I use photography as a means, not only for remembrance, but as a method for preservation and restoration. The camera becomes an instrument for resurrecting archaic and obsolete objects, turning them into something new, allowing us to observe them and re-evaluate their cultural, religious, political, and sentimental meaning.

'The Whispering Gallery' and its dormant containers of rifles and pistols, crosses and medals, evoke hidden narratives and secret histories, the sense of absence and omission tapping into our deeper fears and desires. The objects and spaces photographed come from my own family home; like Nabokov in his autobiography, ‘Speak, Memory’, I use the family home as a space to excavate and animate the ghosts and auras of the past.

Vessel VI, 2021 — C-type print, 62 x 20cm (life-size print)
Vessel I, 2020 + Vessel II, 2020 — C-type prints, Vessel I: 10 x 15cm (life-size print), Vessel II: 19 x 13cm (life-size print)
Vessel III, 2020 — C-type print, 42 x 23cm (life-size print)
Vessel IX (2020) — Archival pigment print, 53 x 53cm (life-size print)

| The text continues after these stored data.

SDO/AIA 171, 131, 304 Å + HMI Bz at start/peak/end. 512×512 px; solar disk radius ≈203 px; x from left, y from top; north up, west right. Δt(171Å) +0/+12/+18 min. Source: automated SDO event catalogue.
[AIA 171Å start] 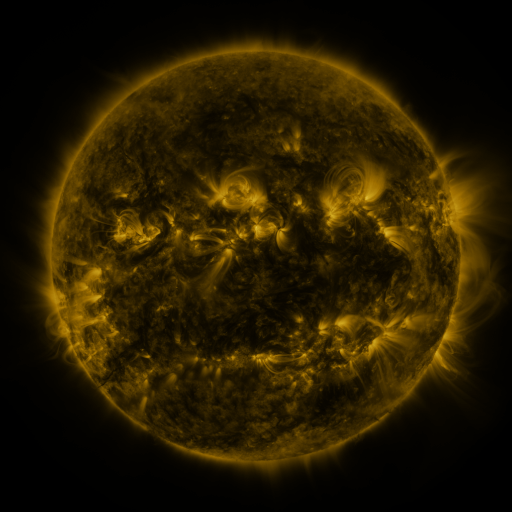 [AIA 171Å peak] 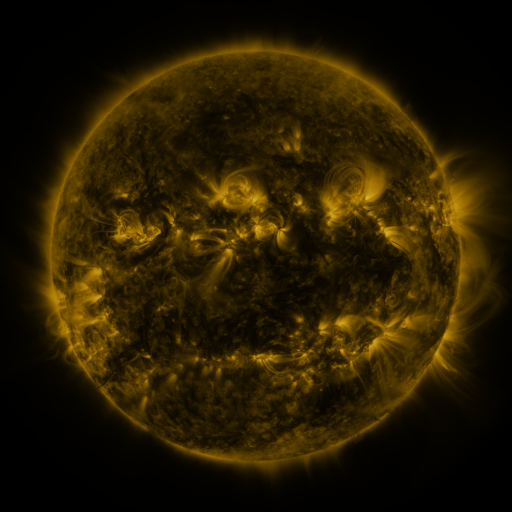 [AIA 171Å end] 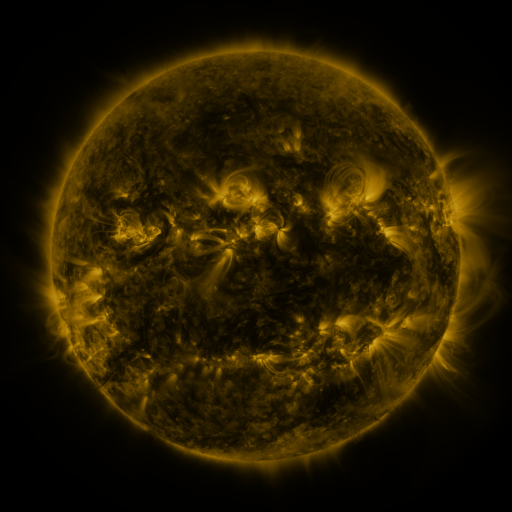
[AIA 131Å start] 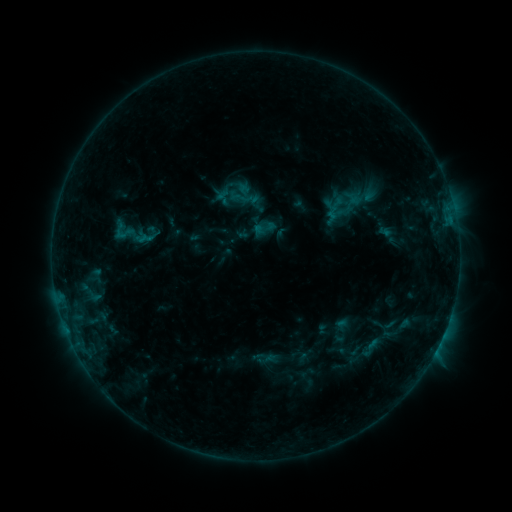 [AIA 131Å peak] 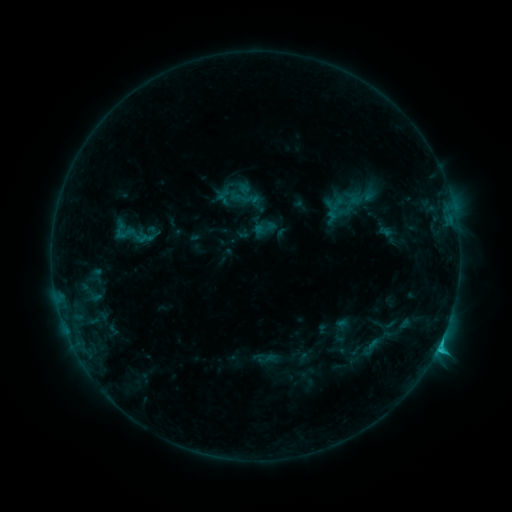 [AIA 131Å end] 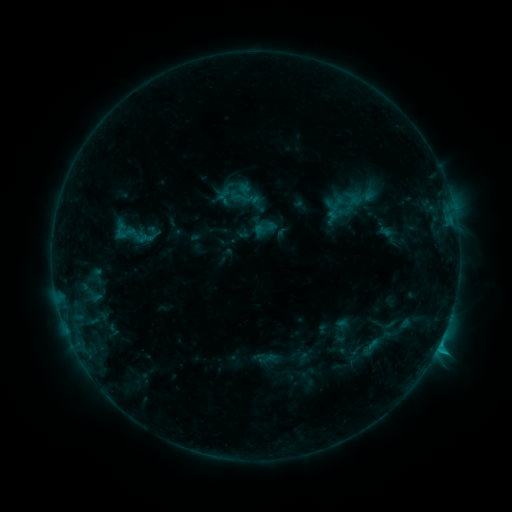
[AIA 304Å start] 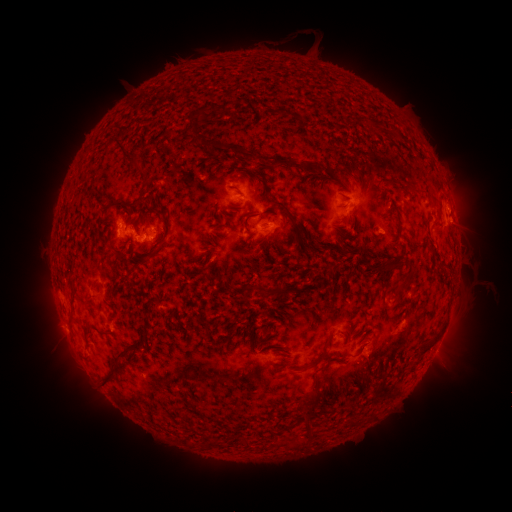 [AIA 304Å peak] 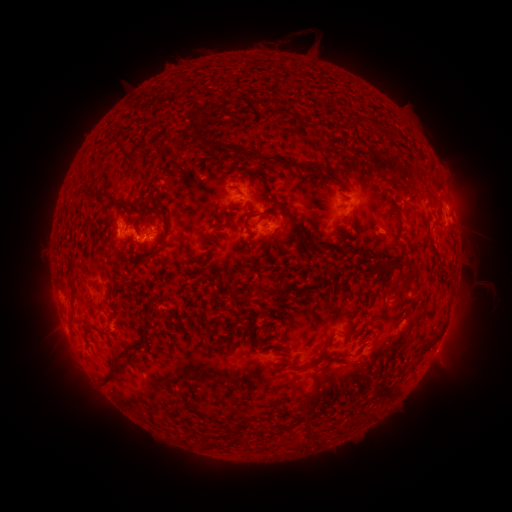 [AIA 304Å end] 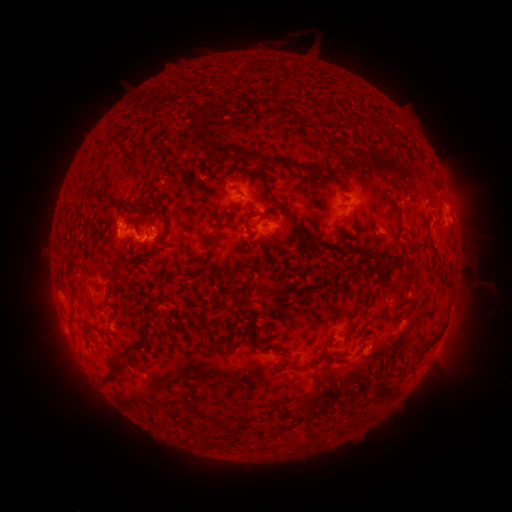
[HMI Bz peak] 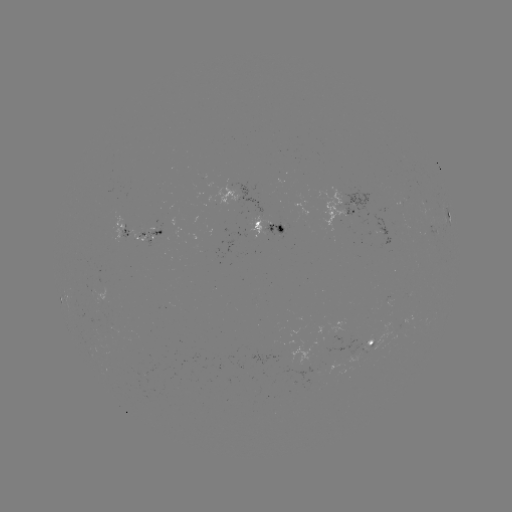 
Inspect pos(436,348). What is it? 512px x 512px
C1.4 flare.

Dress, 2020 — Archival pigment print, 103 x 125cm (life-size print)
Cuff, 2021 — Archival pigment print, 50 x 50cm (life-size print)
Ruffle, 2021 — Archival pigment print, 50 x 58cm (life-size print)
Frock, 2020 — Archival pigment print, 70 x 78cm (life-size print)
Stalls, 2020 — Archival pigment print, 102 x 130cm
Shelves, 2021 + Skull, 2021 — Shelves. Archival pigment print, 102 x 130cm Skull. Archival pigment print, 60 x 60cm
Hair, 2020 — Archival pigment print. 29.5 x 40cm (life-size print)
Lightscape II, 2020 (left image) — Archival pigment print, 27 x 36cm + 27 x 36cm (diptych)
Lightscape II, 2020 (right image) — Archival pigment print, 27 x 36cm + 27 x 36cm (diptych)
Dress, 2020 - 107 x 129cm (framed)
Vessel I, 2020 - 10 x 15cm (framed)
Vessel III, 2020 - 42 x 23cm (framed)

The framing of the Vessels form an integral part of the artwork. The pictures are printed life-size and mounted under Perspex. The Perspex plate is then floated on the surface of a deep tray frame, replicating the shape and size of the original container.

The finished pieces look like the boxes again, transformed, holding something of the past and something futuristic. The process preserves a haunting imprint of an object which is both a physical embodiment of, and a liberation from, the memories it once held.